Hajj Dr Mohamed Ali al-Nasiri (born 1 July 1944) is an Arabic journalist, author and academic based in the United Kingdom. His father was Sheikh Abbas of the Al-Juaber tribal confederation.

==Biography==
Born in Nasiriyah in 1944, al-Nasiri is an Arab scholar, author and journalist of Shiite descent. In his published works he has dealt with a range of subject areas, but particularly Arabic literature, language and history and Islamic studies. He is currently a member of the Islamic Dawa Party of Iraq in the United Kingdom and has worked for BBC, Al-jazeera, Sawt al-Iraq, International Colleges of Islamic Sciences.

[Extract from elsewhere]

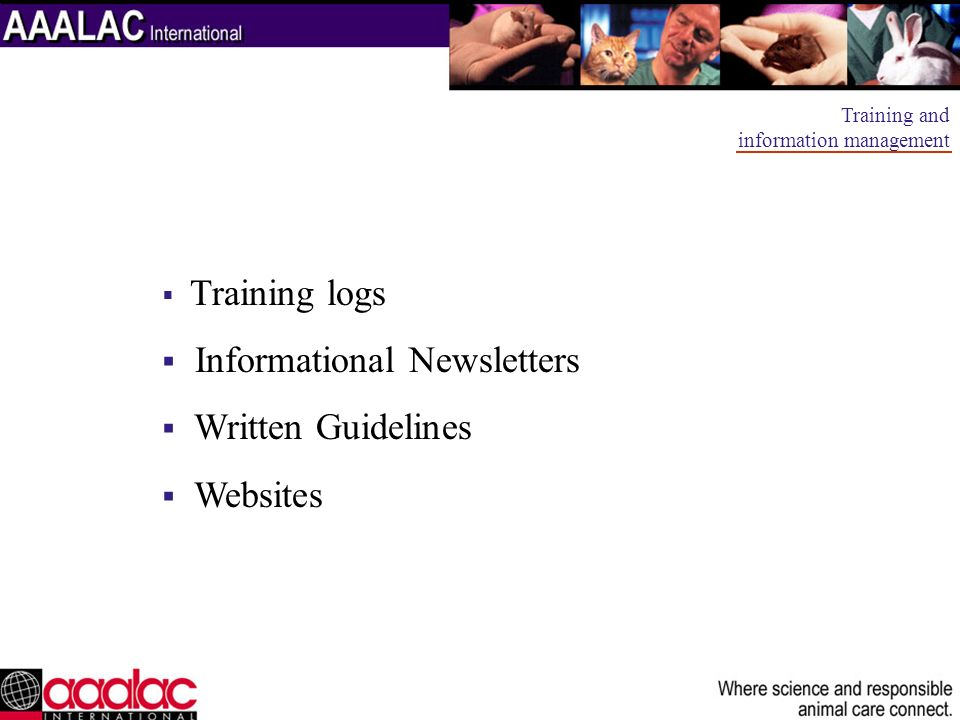 Informational Newsletters Written Guidelines Websites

He completed first and secondary level education in Nasiriyah in Iraq. He then went on to study at the Al-Fiqh college in Najaf. In 1970 he graduated with a bachelor's degree in Arabic language and Islamic sciences.

After working as a secondary school teacher in both Algeria and Iraq for twenty years he went on to complete his master's degree in the philosophy of Islamic Law in London in 1999 before completing his Doctorate in Islamic Studies in 2002.

Amongst his many published works and books are French Politics in the Middle East (1984) and France in Algeria (1984) and the editing of the core Islamic Beliefs by the late Sheikh Abbas Al-Nasiri(2004).

He has often been invited to speak at debates and seminars around the world and edited on numerous occasions the magazine Sawt al-Iraq which was based in London and had been in print for nearly 20 years.